I’m a bit late on this, but it’s still worth mentioning. Via the NY Times:
Traffic deaths in the United States declined last year, reaching the lowest level in more than a decade, the government reported Thursday. Some 41,059 people were killed in highway crashes, down by more than 1,600 from 2006. It was the fewest number of highway deaths in a year since 1994, when 40,716 people were killed.

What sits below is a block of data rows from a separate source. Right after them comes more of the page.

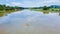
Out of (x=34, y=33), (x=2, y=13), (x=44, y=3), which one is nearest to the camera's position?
(x=34, y=33)

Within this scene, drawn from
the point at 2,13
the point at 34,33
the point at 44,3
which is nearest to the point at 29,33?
the point at 34,33

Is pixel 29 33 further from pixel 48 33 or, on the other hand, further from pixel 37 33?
pixel 48 33

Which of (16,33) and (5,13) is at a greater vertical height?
(16,33)

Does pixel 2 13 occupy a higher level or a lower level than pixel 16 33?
lower

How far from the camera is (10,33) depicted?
3.25 m

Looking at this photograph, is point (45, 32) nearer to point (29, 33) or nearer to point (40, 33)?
point (40, 33)

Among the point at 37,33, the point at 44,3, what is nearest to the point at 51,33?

You can’t attribute the entirety of the decline to reduced driving: law enforcement and vehicle safety both play important roles. But driving less and slower driving matter a lot too. So while I’ve complained that the recent gas price spike is mostly bad news, this definitely qualified as a silver lining:
Adrian Lund, president of the Insurance Institute for Highway Safety, said the sluggish economy was likely a factor in the declines. He predicted that the combination of a slowing economy and gas prices approaching $4 a gallon throughout the U.S. could lead to further reductions in highway deaths in 2008. Many states have reported double-digit drops in fatalities during the first part of this year.
Nice to hear.
But still: does anyone else find it appalling that more than 40,000 people die on American roads every year? Every time I see these figures, I’m shocked.

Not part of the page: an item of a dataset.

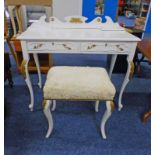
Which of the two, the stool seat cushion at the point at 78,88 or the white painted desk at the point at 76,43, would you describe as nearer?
the stool seat cushion at the point at 78,88

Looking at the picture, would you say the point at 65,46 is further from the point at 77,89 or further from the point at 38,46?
the point at 77,89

A single year of driving yields 10 times as many American dead as five years of war in Iraq.
Iain
Americans kill each other far faster than terrorists can. (Not that I support or like terrorist activity but at least get some prospective.)I haven’t any data to back it up but I heard that as a result of 911, Americans started driving cross country because they were scared of flying / terrorist attacks. But more people died in car crashes because of the extra car travel the next year than died in 911? (No disrepect intended to the people who suffered.) Is anyone able to confirm it?In Australia, population 21M people we kill over 1600/yr. We have killed 175,000 on the roads since records started in 1925. WW1, WW2, Korea and Vietnam only killed about 89,850 Australians in total. So we have killed twice as many on the roads as our war time enemies. I do find that appalling, some of them were my friends. I always riden a bicycle when possible and don’t drive much anymore. Good luck with changing America away from the car culture.
robert wallis
Instead of blaming our “car culture”, we should blame the civil engineering and transportation engineering professions for their professional negligence. I cannot understand why people do not hold them accoutable. Our transportation system kills because of poor design. Streets and highways could be designed as a safe place. They could be designed to reflect the reality that many of those who use them are driving drunk or drugged.
Wes Gallaugher
I very much disagree with Mr Wallis’s unprofessional comment in blaming transportation engineering for “professional negligence”. Of the billions of road and highway intersections and the millions of miles of roads, maybe two or three percent of these need some significant safety fixes. This does not compare to the 15 to 20% of idiots or drunks that get behind the wheel of a vehicle that are the primary cause of accidents. How in the world could one design a highway to be safe for a drunk driver, and if we could do such a thing, who would be willing to pay for such an outlandish design.
morgan
IAIN,On August 5th of this year on the Diane Rehm show, Daniel Gardner, Canadian journalist and the author of “The Science of Fear”, talked about the impact of travel-mode switching following 911. One could also read his book.
morgan
IAIN,On August 5th of this year on the Diane Rehm show, Daniel Gardner, Canadian journalist and the author of “The Science of Fear”, talked about the impact of travel-mode switching following 911. One could also read his book.